Instructions to follow:
Which lines run from the one containing "finestre con infisso" through the end of the data? Write them out exactly, with the pictures left out.

Collected data:
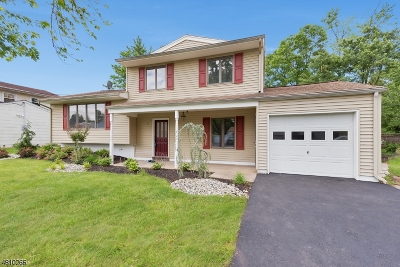 Woodbridge Twp. Single Family Home Active Under Contract: 16 Jade Pl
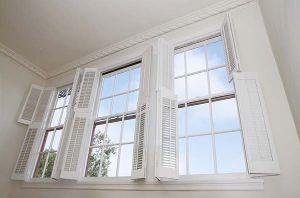 finestre con infisso in legno verniciato bianco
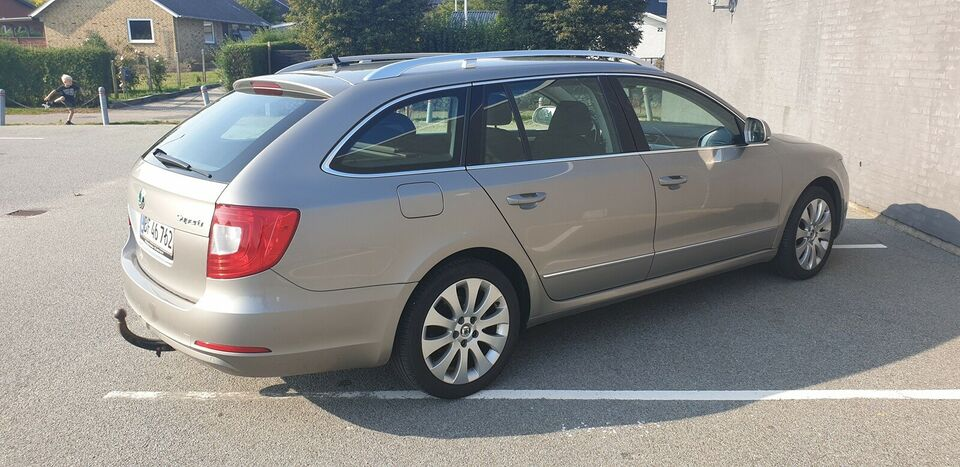 Skoda Superb, 1,4 TSi 125 Elegance Combi, Benzin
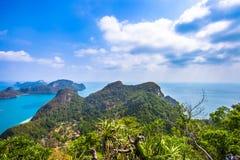 Sikt från berget på Angthong Marine National Arkivfoton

Final answer:
 finestre con infisso in legno verniciato bianco
 Skoda Superb, 1,4 TSi 125 Elegance Combi, Benzin
 Sikt från berget på Angthong Marine National Arkivfoton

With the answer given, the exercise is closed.